• [PASAJE CITADO]:
..............................

Ha llegado un momento especial tu víctima te desea sin duda alguna, pero no está dispuesta a admitirlo con franqueza, y mucho menos a consentirlo. Es hora de dejar de lado la caballerosidad, la amabilidad y la coquetería y desarrollar con una acción audaz. No des tiempo a la víctima de pensar en las consecuencias; genera conflicto, provoca tensión, para que la acción audaz sea una gran liberación. Exhibir vacilación o torpeza indicará que piensas en ti, no que estás abrumado por los encantos de la víctima. Jamás te contengas ni dejes al objetivo a medio camino, en la creencia de que eres correcto y considerado; es momento de ser seductor, no amable. Alguien debe pasar a la ofensiva, y ése eres tú.
EL CLIMAX PERFECTO.

..............................

• [FILAS DE DATOS]:
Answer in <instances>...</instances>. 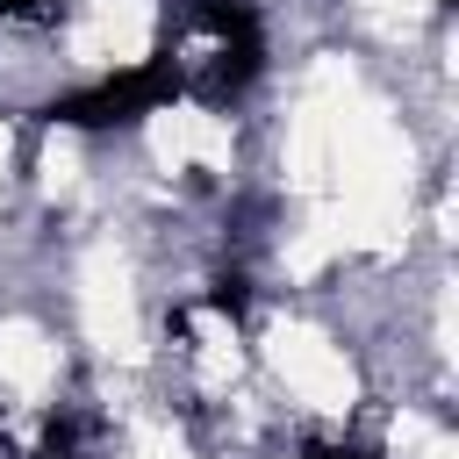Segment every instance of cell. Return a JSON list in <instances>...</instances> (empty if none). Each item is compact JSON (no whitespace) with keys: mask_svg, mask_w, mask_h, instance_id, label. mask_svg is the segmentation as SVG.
<instances>
[{"mask_svg":"<svg viewBox=\"0 0 459 459\" xmlns=\"http://www.w3.org/2000/svg\"><path fill=\"white\" fill-rule=\"evenodd\" d=\"M65 0H0V22H57Z\"/></svg>","mask_w":459,"mask_h":459,"instance_id":"obj_2","label":"cell"},{"mask_svg":"<svg viewBox=\"0 0 459 459\" xmlns=\"http://www.w3.org/2000/svg\"><path fill=\"white\" fill-rule=\"evenodd\" d=\"M179 93H186V79H179V57H172V43H165V50L143 57V65H122V72H100L93 86L57 93L43 115L65 122V129H122V122H143V115L172 108Z\"/></svg>","mask_w":459,"mask_h":459,"instance_id":"obj_1","label":"cell"},{"mask_svg":"<svg viewBox=\"0 0 459 459\" xmlns=\"http://www.w3.org/2000/svg\"><path fill=\"white\" fill-rule=\"evenodd\" d=\"M301 459H380V452H366V445H344V437H308V445H301Z\"/></svg>","mask_w":459,"mask_h":459,"instance_id":"obj_3","label":"cell"}]
</instances>
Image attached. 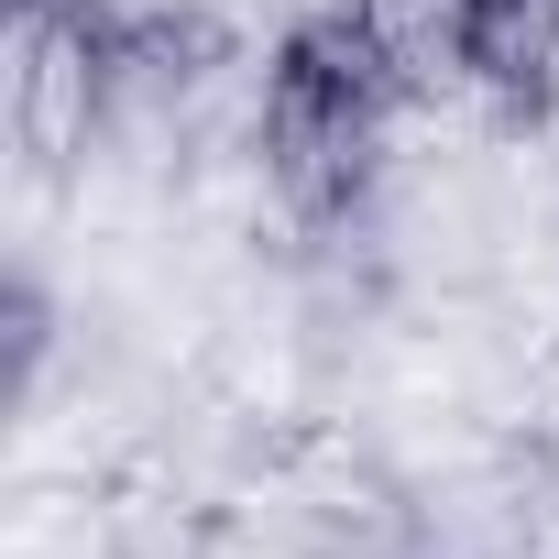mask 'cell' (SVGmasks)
Masks as SVG:
<instances>
[{
	"instance_id": "cell-1",
	"label": "cell",
	"mask_w": 559,
	"mask_h": 559,
	"mask_svg": "<svg viewBox=\"0 0 559 559\" xmlns=\"http://www.w3.org/2000/svg\"><path fill=\"white\" fill-rule=\"evenodd\" d=\"M110 23L88 0H23L12 12V67H0V121L34 176H78L110 143Z\"/></svg>"
}]
</instances>
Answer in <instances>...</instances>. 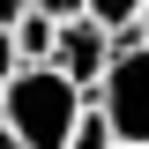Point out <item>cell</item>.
Listing matches in <instances>:
<instances>
[{"mask_svg":"<svg viewBox=\"0 0 149 149\" xmlns=\"http://www.w3.org/2000/svg\"><path fill=\"white\" fill-rule=\"evenodd\" d=\"M82 82L60 74L52 60H22L8 82H0V119L22 134V149H67V127L82 112Z\"/></svg>","mask_w":149,"mask_h":149,"instance_id":"6da1fadb","label":"cell"},{"mask_svg":"<svg viewBox=\"0 0 149 149\" xmlns=\"http://www.w3.org/2000/svg\"><path fill=\"white\" fill-rule=\"evenodd\" d=\"M97 104L112 112V127H119V142H149V45L134 30H119V45H112V67L97 74Z\"/></svg>","mask_w":149,"mask_h":149,"instance_id":"7a4b0ae2","label":"cell"},{"mask_svg":"<svg viewBox=\"0 0 149 149\" xmlns=\"http://www.w3.org/2000/svg\"><path fill=\"white\" fill-rule=\"evenodd\" d=\"M112 45H119V37H112L104 22L67 15V22H60V45H52V67H60V74H74L82 90H97V74L112 67Z\"/></svg>","mask_w":149,"mask_h":149,"instance_id":"3957f363","label":"cell"},{"mask_svg":"<svg viewBox=\"0 0 149 149\" xmlns=\"http://www.w3.org/2000/svg\"><path fill=\"white\" fill-rule=\"evenodd\" d=\"M8 37H15V52H22V60H52V45H60V22L45 15V8H22V15L8 22Z\"/></svg>","mask_w":149,"mask_h":149,"instance_id":"277c9868","label":"cell"},{"mask_svg":"<svg viewBox=\"0 0 149 149\" xmlns=\"http://www.w3.org/2000/svg\"><path fill=\"white\" fill-rule=\"evenodd\" d=\"M112 142H119L112 112L97 104V97H82V112H74V127H67V149H112Z\"/></svg>","mask_w":149,"mask_h":149,"instance_id":"5b68a950","label":"cell"},{"mask_svg":"<svg viewBox=\"0 0 149 149\" xmlns=\"http://www.w3.org/2000/svg\"><path fill=\"white\" fill-rule=\"evenodd\" d=\"M82 15H90V22H104V30L119 37V30H134V15H142V0H82Z\"/></svg>","mask_w":149,"mask_h":149,"instance_id":"8992f818","label":"cell"},{"mask_svg":"<svg viewBox=\"0 0 149 149\" xmlns=\"http://www.w3.org/2000/svg\"><path fill=\"white\" fill-rule=\"evenodd\" d=\"M15 67H22V52H15V37H8V22H0V82H8Z\"/></svg>","mask_w":149,"mask_h":149,"instance_id":"52a82bcc","label":"cell"},{"mask_svg":"<svg viewBox=\"0 0 149 149\" xmlns=\"http://www.w3.org/2000/svg\"><path fill=\"white\" fill-rule=\"evenodd\" d=\"M30 8H45L52 22H67V15H82V0H30Z\"/></svg>","mask_w":149,"mask_h":149,"instance_id":"ba28073f","label":"cell"},{"mask_svg":"<svg viewBox=\"0 0 149 149\" xmlns=\"http://www.w3.org/2000/svg\"><path fill=\"white\" fill-rule=\"evenodd\" d=\"M22 8H30V0H0V22H15V15H22Z\"/></svg>","mask_w":149,"mask_h":149,"instance_id":"9c48e42d","label":"cell"},{"mask_svg":"<svg viewBox=\"0 0 149 149\" xmlns=\"http://www.w3.org/2000/svg\"><path fill=\"white\" fill-rule=\"evenodd\" d=\"M0 149H22V134H15V127H8V119H0Z\"/></svg>","mask_w":149,"mask_h":149,"instance_id":"30bf717a","label":"cell"},{"mask_svg":"<svg viewBox=\"0 0 149 149\" xmlns=\"http://www.w3.org/2000/svg\"><path fill=\"white\" fill-rule=\"evenodd\" d=\"M134 37H142V45H149V0H142V15H134Z\"/></svg>","mask_w":149,"mask_h":149,"instance_id":"8fae6325","label":"cell"},{"mask_svg":"<svg viewBox=\"0 0 149 149\" xmlns=\"http://www.w3.org/2000/svg\"><path fill=\"white\" fill-rule=\"evenodd\" d=\"M112 149H149V142H112Z\"/></svg>","mask_w":149,"mask_h":149,"instance_id":"7c38bea8","label":"cell"}]
</instances>
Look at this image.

..............................

• [EJERCICIO]: Copia palabra por palabra el pasaje citado sobre el clímax de la seducción, de principio a fin.

• [RESULTADO DEL EJERCICIO]:
Ha llegado un momento especial tu víctima te desea sin duda alguna, pero no está dispuesta a admitirlo con franqueza, y mucho menos a consentirlo. Es hora de dejar de lado la caballerosidad, la amabilidad y la coquetería y desarrollar con una acción audaz. No des tiempo a la víctima de pensar en las consecuencias; genera conflicto, provoca tensión, para que la acción audaz sea una gran liberación. Exhibir vacilación o torpeza indicará que piensas en ti, no que estás abrumado por los encantos de la víctima. Jamás te contengas ni dejes al objetivo a medio camino, en la creencia de que eres correcto y considerado; es momento de ser seductor, no amable. Alguien debe pasar a la ofensiva, y ése eres tú.
EL CLIMAX PERFECTO.